Summary
The Henderson-Briehl arbitration decision became the guide for calculating pre-accident income for an individual who had both employment income and self-employment losses under the Old SABS (O. Reg. 403/96). However, the New SABS (O. Reg. 34/10) appears to revert back to the methodology which was regularly used prior to that decision. As such, from September 1, 2010, self-employment losses can offset employment income in calculating an insured’s pre-accident income.
Calculating Pre-Accident Income with Self-Employment Losses
The Henderson-Briehl and ING Insurance FSCO decision (A01-001620), outlined that if the insured’s business was operating at a loss prior to the accident, the losses from self-employment could not be used to offset pre-accident employment income.
For example:
Pre-accident (52-weeks):
Losses from self-employment ($5,000)
Employment income $15,000
Pre-accident gross income $15,000
But the New SABS appears to change this accepted approach.

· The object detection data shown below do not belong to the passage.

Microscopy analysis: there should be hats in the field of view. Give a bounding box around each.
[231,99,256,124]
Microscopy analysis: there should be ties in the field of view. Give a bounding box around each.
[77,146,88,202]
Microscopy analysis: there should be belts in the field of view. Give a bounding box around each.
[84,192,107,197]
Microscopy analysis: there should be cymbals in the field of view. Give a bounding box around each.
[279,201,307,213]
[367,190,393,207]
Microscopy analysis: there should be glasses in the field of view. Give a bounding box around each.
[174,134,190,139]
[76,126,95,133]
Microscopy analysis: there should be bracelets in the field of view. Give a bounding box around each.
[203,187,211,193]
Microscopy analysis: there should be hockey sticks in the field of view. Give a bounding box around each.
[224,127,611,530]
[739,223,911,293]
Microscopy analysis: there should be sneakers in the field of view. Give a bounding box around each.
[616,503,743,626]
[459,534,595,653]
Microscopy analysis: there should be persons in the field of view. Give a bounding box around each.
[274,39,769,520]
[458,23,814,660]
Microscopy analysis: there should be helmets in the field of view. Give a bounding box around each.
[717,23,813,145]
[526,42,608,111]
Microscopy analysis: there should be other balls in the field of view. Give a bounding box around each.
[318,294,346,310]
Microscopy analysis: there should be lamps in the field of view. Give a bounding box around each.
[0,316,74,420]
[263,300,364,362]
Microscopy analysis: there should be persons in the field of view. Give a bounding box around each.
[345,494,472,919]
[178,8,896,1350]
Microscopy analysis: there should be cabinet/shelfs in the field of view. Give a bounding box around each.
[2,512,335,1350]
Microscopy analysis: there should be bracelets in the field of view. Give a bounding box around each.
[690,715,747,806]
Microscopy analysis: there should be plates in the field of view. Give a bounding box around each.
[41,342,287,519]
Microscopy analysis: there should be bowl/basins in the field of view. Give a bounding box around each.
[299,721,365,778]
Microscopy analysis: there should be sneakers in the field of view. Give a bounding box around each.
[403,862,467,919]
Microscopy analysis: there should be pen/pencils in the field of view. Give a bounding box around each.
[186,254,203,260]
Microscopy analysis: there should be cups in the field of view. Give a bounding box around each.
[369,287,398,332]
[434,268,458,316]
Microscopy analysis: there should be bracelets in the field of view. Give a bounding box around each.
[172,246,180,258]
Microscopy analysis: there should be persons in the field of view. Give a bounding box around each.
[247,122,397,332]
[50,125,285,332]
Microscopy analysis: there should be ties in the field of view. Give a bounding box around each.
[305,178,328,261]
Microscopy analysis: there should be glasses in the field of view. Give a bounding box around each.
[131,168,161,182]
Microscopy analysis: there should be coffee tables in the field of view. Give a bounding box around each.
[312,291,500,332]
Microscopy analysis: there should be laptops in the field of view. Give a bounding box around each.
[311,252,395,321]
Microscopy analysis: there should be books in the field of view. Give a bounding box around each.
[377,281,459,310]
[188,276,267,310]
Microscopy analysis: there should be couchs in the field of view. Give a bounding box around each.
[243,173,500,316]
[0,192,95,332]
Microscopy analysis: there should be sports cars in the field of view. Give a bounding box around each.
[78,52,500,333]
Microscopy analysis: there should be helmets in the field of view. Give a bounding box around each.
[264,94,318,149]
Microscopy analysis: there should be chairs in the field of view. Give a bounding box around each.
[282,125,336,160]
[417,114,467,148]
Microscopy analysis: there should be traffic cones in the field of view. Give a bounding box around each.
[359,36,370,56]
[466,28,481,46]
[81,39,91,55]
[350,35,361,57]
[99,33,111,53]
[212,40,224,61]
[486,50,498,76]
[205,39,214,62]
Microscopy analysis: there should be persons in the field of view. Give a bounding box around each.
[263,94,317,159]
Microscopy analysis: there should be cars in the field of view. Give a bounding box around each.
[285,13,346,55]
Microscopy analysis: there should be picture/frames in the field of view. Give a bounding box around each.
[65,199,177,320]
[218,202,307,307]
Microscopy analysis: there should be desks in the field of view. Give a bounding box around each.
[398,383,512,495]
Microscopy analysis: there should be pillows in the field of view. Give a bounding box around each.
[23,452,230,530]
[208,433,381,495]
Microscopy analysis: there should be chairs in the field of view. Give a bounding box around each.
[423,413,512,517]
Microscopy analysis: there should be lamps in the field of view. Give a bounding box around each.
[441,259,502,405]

The New SABS has created definitions of self-employed individuals (s 3(1)) and for gross employment income (s 4(1)). In so doing, and based on the changes in the calculation methodology (s 7(2)1i), it appears clear the intent is to look at these income sources in isolation before incorporating them into the calculation.
For additional related blogs, we refer you to upcoming blogs on Employment Status, Gross Employment Income, and Self-Employed Person.
Therefore, based on the wording of the New SABS (s 7(2)), it appears the calculation is performed in a manner similar to the methodology employed prior to the Henderson-Briehl decision.
This means that if an individual has employment income AND has a business which is operating at a loss (often reported as such for tax purposes), the losses from self-employment can be used to reduce the pre-accident employment income when calculating the insured’s pre-accident gross income.
For example:
Pre-accident (52-weeks):
Losses from self-employment ($5,000)
Employment income $15,000
Pre-accident gross income $10,000
This obviously has a negative impact on the resulting IRB for insureds that operate a side business at a loss for the tax advantages, especially in light of subsection 4(5) of the New SABS (s 64.1 of the Old SABS).
What this means for you:
Any calculation that has a self-employment component can very quickly get complex. While not necessarily the case if the calculation is based on the last tax year, and the business has ceased completely after the accident, in all other situations it seems the normal course of action is to retain an accountant. So be sure to keep your eyes open for small hobby businesses an insured may be operating and reporting for tax, as this can impact the IRB payable.